Souviens toi 2009 L’incertitude rappelle 2009 et la crise financière des subprimes. L’étude Polindex publiée en juillet révèle que, pour la première fois depuis 2009, les électeurs s’inquiètent en premier lieu de la situation économique. Dans ce document extrêmement complet sur la composition du corps électoral (réalisé par la Chaire en études parlementaires et l’Ilres), le pessimisme économique est particulièrement élevé parmi les électeurs indécis, soit près de trente pour cent du corps électoral. « C’est l’une des clefs du résultat final des législatives », écrivent les chercheurs associés au professeur Philippe Poirier. La première des préoccupations selon le sondage réalisé auprès de 17 000 électeurs : le logement. Viennent ensuite le maintien du pouvoir d’achat (« plus l’électorat partisan est à droite, plus celui-ci est une préoccupation »), le changement climatique et la santé.

En 2009, les partis avaient également fait des questions économiques leur principaux enjeux de campagne. Tout en haut dans son programme, le DP promettait que sa politique renforcerait le pouvoir d’achat des classes moyennes et des jeunes ménages : « Um die Wirtschaftskrise zu meistern, Arbeitsplätze zu sichern bzw. zu schaffen und die Zukunft Luxemburgs vorzubereiten brauchen wir eine starke Wirtschaft. » Pour le LSAP en 2009, la crise financière avait montré que la globalisation sans responsabilité sociale est dévastatrice. Il plaidait pour une politique économique durable et équitable, passant par le renforcement du secteur financier luxembourgeois, « als Gegenleistung fordert sie Transparenz und eine neue Wirtschaftsethik mit klaren Verhaltensregeln ». Au CSV, le premier tiers du programme De séchere Wee était consacré à l’économie, avec une grande place accordée à l’emploi et la place financière.

La composition du corps électoral permet de comprendre la sélection des enjeux économiques. Selon les dernières données démographiques publiées par le Statec, le Luxembourg compte 660 809 habitants, dont 347 402 Luxembourgeois (52,6 pour cent) et 272 000 en âge de voter. Quelles professions occupent les électeurs ? Le Statec a rassemblé en 2018 les métiers par nationalité (l’institut procède en ce moment au même exercice mais l’étude ne sera publié qu’en 2024). Les nationaux sont surreprésentés parmi les « employés de types administratif », 50,7 pour cent, ainsi que les services directs aux particuliers (plus commerçants et vendeurs), 34,5 pour cent, et les professions intellectuelles et scientifiques (32,9 pour cent). Ils sont en revanche très minoritaires dans les professions intermédiaires et dans les métiers qualifiés de l’industrie et de l’artisanat (14,1 pour cent).

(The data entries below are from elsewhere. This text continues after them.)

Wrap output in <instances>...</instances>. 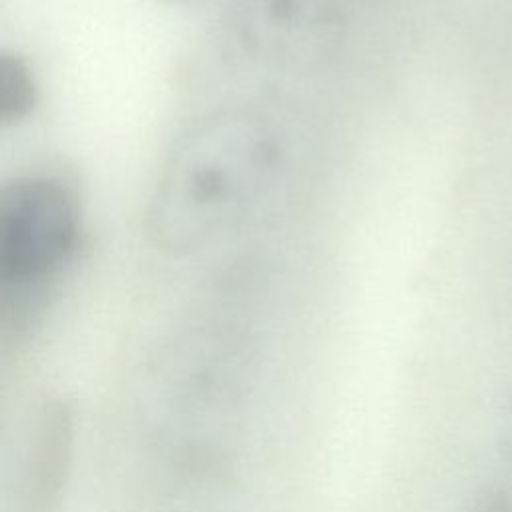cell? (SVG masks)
<instances>
[{"label":"cell","mask_w":512,"mask_h":512,"mask_svg":"<svg viewBox=\"0 0 512 512\" xmlns=\"http://www.w3.org/2000/svg\"><path fill=\"white\" fill-rule=\"evenodd\" d=\"M286 160V136L264 110L226 106L200 116L158 174L148 208L152 242L170 256L206 250L262 204Z\"/></svg>","instance_id":"obj_1"},{"label":"cell","mask_w":512,"mask_h":512,"mask_svg":"<svg viewBox=\"0 0 512 512\" xmlns=\"http://www.w3.org/2000/svg\"><path fill=\"white\" fill-rule=\"evenodd\" d=\"M352 18L354 0H236L228 28L252 64L304 72L342 50Z\"/></svg>","instance_id":"obj_2"},{"label":"cell","mask_w":512,"mask_h":512,"mask_svg":"<svg viewBox=\"0 0 512 512\" xmlns=\"http://www.w3.org/2000/svg\"><path fill=\"white\" fill-rule=\"evenodd\" d=\"M78 210L64 186L20 176L0 184V278L40 286L72 254Z\"/></svg>","instance_id":"obj_3"},{"label":"cell","mask_w":512,"mask_h":512,"mask_svg":"<svg viewBox=\"0 0 512 512\" xmlns=\"http://www.w3.org/2000/svg\"><path fill=\"white\" fill-rule=\"evenodd\" d=\"M38 96L30 66L14 52L0 50V126L28 116Z\"/></svg>","instance_id":"obj_4"},{"label":"cell","mask_w":512,"mask_h":512,"mask_svg":"<svg viewBox=\"0 0 512 512\" xmlns=\"http://www.w3.org/2000/svg\"><path fill=\"white\" fill-rule=\"evenodd\" d=\"M462 512H512V478L496 470L474 488Z\"/></svg>","instance_id":"obj_5"},{"label":"cell","mask_w":512,"mask_h":512,"mask_svg":"<svg viewBox=\"0 0 512 512\" xmlns=\"http://www.w3.org/2000/svg\"><path fill=\"white\" fill-rule=\"evenodd\" d=\"M496 464L498 472L512 476V392L506 396L496 426Z\"/></svg>","instance_id":"obj_6"},{"label":"cell","mask_w":512,"mask_h":512,"mask_svg":"<svg viewBox=\"0 0 512 512\" xmlns=\"http://www.w3.org/2000/svg\"><path fill=\"white\" fill-rule=\"evenodd\" d=\"M166 2H186V0H166Z\"/></svg>","instance_id":"obj_7"}]
</instances>
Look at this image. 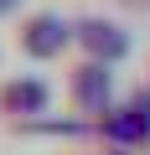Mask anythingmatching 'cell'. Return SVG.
Masks as SVG:
<instances>
[{"label": "cell", "instance_id": "cell-1", "mask_svg": "<svg viewBox=\"0 0 150 155\" xmlns=\"http://www.w3.org/2000/svg\"><path fill=\"white\" fill-rule=\"evenodd\" d=\"M88 47L104 52V57H119V52H124V36H119L114 26H88Z\"/></svg>", "mask_w": 150, "mask_h": 155}, {"label": "cell", "instance_id": "cell-2", "mask_svg": "<svg viewBox=\"0 0 150 155\" xmlns=\"http://www.w3.org/2000/svg\"><path fill=\"white\" fill-rule=\"evenodd\" d=\"M57 41H62V26L57 21H36L31 26V52H52Z\"/></svg>", "mask_w": 150, "mask_h": 155}]
</instances>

Les turbulences connues en 2009 (suite à la crise financière des subprimes) diffèrent néanmoins de celles connues aujourd’hui. Les premières étaient subites et violentes, les secondes plus pernicieuses, voire naturelles et assimilables à un processus de destruction créatrice schumpéterienne. Elles rappellent celles connues lors des élections législatives de 1974 qui avaient vu pour la première fois dans l’après-guerre émerger une coalition sans les chrétiens sociaux. DP et LSAP s’étaient alliés alors que se dessinait la crise sidérurgique, dans le sillon de la crise pétrolière. La production de fonte avait atteint un record absolu en 1974 avant de s’effondrer de moitié l’année suivante. L’Arbed était jusqu’alors la terre promise des travailleurs luxembourgeois. La crise poussera l’État à recycler les salariés de la sidérurgie devenus inutiles. « Nous étions astreints à économiser. Ministre des Travaux publics, j’étais en charge de ces Divisions Anti-Crise où des milliers d’ouvriers de l’Arbed devenaient employés à des travaux d’intérêt public et donc payés par l’État », se souvient Jean Hamilius dans un entretien avec le Land cette semaine. Mardi matin, le directeur de France Stratégie expliquait à son public eschois dans le cadre de la présentation finale de Luxembourg Stratégie, que le changement le plus fondamental pour nos économies tenait d’abord au vieillissement de la population. Vient ensuite la transition énergétique avec une opportunité immense en termes d’emploi : la rénovation thermique, bien plus encore que la construction. De quoi donner des idées.